● TO DO
A. In the thread on Ranitomeya variabilis transport, why does Chris S suggest removing the tadpoles while their location is known? Answer in one to three sentences.
B. What capture rate does fredk propose for the frame capture software in the thread on Ranitomeya variabilis transport?

● EXTRACT TO READ
# Ranitomeya variabilis transport



## DieHydei (Apr 11, 2021)

Hi I currently have a clutch developing on a bromeliad leaf. The viable tads on it appear ready to hatch. I am aware these guys transport them and they’re likely to be fine, however the eggs are looking very mature- unfortunately I can’t get even a half decent picture- and I’m wondering if me coming in everyday looking at them with a torch has made them abandon the eggs?

Any advice welcome, this is not the first clutch I’ve raised, however it is the first time I’ve been brave enough to let them do it!

Thank you and merry Christmas 🎄


----------



## fishingguy12345 (Apr 7, 2019)

99% chance that they figure it out


----------



## Chris S (Apr 12, 2016)

The only problem with variabilis is that they will not look after them once they deposit the tadpole. If you are intent on keeping these, I would suggest removing them while you know where they are. Otherwise, you may not be able to find them and/or remove them.


----------



## DieHydei (Apr 11, 2021)

Chris S said:


> The only problem with variabilis is that they will not look after them once they deposit the tadpole. If you are intent on keeping these, I would suggest removing them while you know where they are. Otherwise, you may not be able to find them and/or remove them.


That’s a fair point, I will see how they do it with this clutch. I have plenty of easily removable water holdy things so I’ll leave them for now as there is no where else for them to deposit them, unless they want to murder the offspring.


----------



## fredk (Oct 25, 2021)

Chris S said:


> The only problem with variabilis is that they will not look after them once they deposit the tadpole. If you are intent on keeping these, I would suggest removing them while you know where they are. Otherwise, you may not be able to find them and/or remove them.


I wonder if this is one area where technology would help. A couple of web cams, a big ssd and some frame capture software (one frame per second, low res) and when the tadpoles disappear you can go back over a few hours of images to figure out where they were deposited.


----------



## Chris S (Apr 12, 2016)

DieHydei said:


> That’s a fair point, I will see how they do it with this clutch. I have plenty of easily removable water holdy things so I’ll leave them for now as there is no where else for them to deposit them, unless they want to murder the offspring.


They won't murder them, but sometimes what you think is the best deposition site may not be what they think is!


----------

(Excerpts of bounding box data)
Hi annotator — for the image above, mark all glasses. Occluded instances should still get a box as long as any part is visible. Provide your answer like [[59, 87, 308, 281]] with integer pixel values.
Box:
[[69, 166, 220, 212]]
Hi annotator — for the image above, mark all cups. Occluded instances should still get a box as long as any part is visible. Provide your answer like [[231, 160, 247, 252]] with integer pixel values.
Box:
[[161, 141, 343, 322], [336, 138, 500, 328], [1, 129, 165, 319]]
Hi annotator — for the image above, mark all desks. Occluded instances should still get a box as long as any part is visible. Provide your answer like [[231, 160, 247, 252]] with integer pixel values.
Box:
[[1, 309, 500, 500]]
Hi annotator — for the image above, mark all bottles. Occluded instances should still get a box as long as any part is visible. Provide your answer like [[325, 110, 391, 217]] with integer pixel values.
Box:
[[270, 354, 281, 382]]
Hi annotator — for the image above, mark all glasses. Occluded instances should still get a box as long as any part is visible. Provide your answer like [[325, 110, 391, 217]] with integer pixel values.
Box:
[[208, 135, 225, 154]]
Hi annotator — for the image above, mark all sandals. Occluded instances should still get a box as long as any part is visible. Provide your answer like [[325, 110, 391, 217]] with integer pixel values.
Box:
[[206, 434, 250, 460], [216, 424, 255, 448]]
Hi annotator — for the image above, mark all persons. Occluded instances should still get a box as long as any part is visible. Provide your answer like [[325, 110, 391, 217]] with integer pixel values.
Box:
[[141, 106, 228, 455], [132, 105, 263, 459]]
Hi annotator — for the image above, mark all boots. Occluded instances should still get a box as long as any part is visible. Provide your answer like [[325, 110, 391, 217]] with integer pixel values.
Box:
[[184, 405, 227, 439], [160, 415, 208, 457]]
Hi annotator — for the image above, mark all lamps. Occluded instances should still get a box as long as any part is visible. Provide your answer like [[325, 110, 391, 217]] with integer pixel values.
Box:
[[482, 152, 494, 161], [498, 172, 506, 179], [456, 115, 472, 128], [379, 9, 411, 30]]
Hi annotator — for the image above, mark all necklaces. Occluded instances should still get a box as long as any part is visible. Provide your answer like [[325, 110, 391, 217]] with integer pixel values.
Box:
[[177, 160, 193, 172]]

● ANSWERS
A. Variabilis will not look after the tadpoles once they have deposited them. If the tadpoles aren't removed while their location is known, the keeper may not be able to find or remove them later.

B. One frame per second, at low resolution.